Despite significant research into Alzheimer's disease, no genetic mutations have been found to directly cause the condition, according to Gilbert Bernier, a research director at Montreal's Hôpital Maisonneuve-Rosemont and the paper's lead author. For more than a decade, his lab has instead investigated the connection between Alzheimer's and the expression of genes, particularly those associated with aging.
In 2009, the lab found that when the BMI1 gene was silenced in neurons of mice, their brains and eyes showed signs of rapid aging. The researchers concluded that the BMI1 protein encoded by the gene stops neurons from exhibiting symptoms of aging or prematurely dying. Their follow-up research revealed low counts of BMI1 in the brains of nonfamilial Alzheimer's disease patients and showed that lacking one BMI1 allele led to DNA damage in repetitive genetic sequences in mice.
The latest study expands the known protective role of BMI1, which regulates the gene silencing and the packaging of DNA into chromatin structures. It focused on G-quadruplex structures, which are composed mostly of repetitive sequences of guanine — one of the four bases that spell out DNA, in addition to the "A," "C" and "T" bases — and are a departure from DNA's usual double-stranded helix shape. Also called G4 structures, they are known to create genomic instability and disrupt DNA replication and transcription.
Analyses of brains and stem cell-derived neurons from Alzheimer's patients showed numerous G4 structures, which had few BMI1 proteins near them. In contrast, healthy neurons with regular BMI1 expression had significantly fewer G4 structures, implying that the gene has a preventive effect when expressed normally.
"In the context of Alzheimer's disease, it's completely new," said Bernier, who is also a neuroscience professor at the University of Montreal. "It has never been described before, that in Alzheimer's disease patient brain, you have these G4 popping up all over in neurons."
The creation of G4 structures appears to be the result of decompression of heterochromatin, condensed and often repetitive DNA that limits DNA expression and is regulated, in part, by BMI1. The researchers also found that G4 structures alter gene expression and can be drastically reduced in Alzheimer's disease neurons by more tightly compacting heterochromatin.
Bernier and his co-authors also discovered that G4 structures essentially form only in actively transcribed LINE1s, a category of repetitive genetic sequences that is largely noncoding or "junk" DNA and make up 17% of the human genome. Also known as L1s, these sequences are mostly inactive, while the few active segments can disrupt DNA elsewhere and are known to cause some diseases.
The researchers learned that G4 structures are created only when active L1s are read by the DNA-transcribing protein RNA polymerase II. This was demonstrated by inhibiting the transcription protein, which reversed G4 structure production.
"That's a very fundamental discovery," Bernier said. "It's going to be in a textbook!"
In total, G4 structures seem to be forming in Alzheimer's disease neurons because the cells insufficiently express BMI1, which can prevent the disruptive transcription of L1s by keeping them tightly packed in heterochromatin, according to Bernier.

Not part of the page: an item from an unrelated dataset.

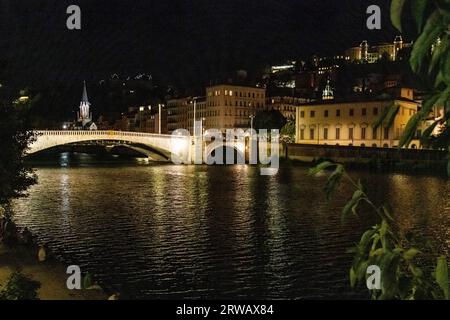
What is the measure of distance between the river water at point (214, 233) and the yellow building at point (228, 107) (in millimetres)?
87598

He said his team's findings raise the question of how BMI1 expression is reduced on the molecular level and whether it occurs as individuals age. The answer could eventually lead to a way to reactivate expression of the gene, he said, and that could be a treatment for Alzheimer's disease if reduced BMI1 expression turns out to be the origin of the disease.
"You find a way to increase the gene expression back to normal, in principle, well, you just cure Alzheimer's disease," Bernier said.

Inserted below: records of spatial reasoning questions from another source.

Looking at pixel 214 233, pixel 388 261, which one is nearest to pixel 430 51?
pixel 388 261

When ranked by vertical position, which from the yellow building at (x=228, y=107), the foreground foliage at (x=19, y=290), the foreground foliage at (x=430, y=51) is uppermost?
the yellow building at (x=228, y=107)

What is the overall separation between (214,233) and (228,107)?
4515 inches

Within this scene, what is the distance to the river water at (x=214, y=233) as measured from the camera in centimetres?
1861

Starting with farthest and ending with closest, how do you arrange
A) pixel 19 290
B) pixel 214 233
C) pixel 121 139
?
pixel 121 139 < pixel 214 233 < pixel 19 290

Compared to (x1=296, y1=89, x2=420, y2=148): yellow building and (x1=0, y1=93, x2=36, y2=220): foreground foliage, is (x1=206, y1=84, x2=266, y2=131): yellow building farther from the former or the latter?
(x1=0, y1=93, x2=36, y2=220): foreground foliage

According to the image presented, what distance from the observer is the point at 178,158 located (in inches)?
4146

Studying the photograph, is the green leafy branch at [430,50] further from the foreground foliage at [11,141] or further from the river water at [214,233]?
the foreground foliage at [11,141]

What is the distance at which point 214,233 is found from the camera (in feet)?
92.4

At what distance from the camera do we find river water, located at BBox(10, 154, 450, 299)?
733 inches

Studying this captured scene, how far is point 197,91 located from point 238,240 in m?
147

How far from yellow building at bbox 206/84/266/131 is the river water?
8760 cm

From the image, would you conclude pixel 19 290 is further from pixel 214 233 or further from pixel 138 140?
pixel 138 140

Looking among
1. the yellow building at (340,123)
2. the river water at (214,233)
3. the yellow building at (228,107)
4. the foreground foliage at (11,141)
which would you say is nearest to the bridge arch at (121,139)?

The study, "G-quadruplexes originating from evolutionary conserved L1 elements interfere with neuronal gene expression in Alzheimer's disease," published March 23 in Nature Communications, was authored by Roy Hanna and Andrea Barabino, Hôpital Maisonneuve-Rosemont; Anthony Flamier, Whitehead Institute of Biomedical Research; and Gilbert Bernier, Hôpital Maisonneuve-Rosemont and University of Montreal.
Correction: A previous version of this story incorrectly described researchers' discovery of how G-quadruplex structures disrupt DNA. The error has been corrected.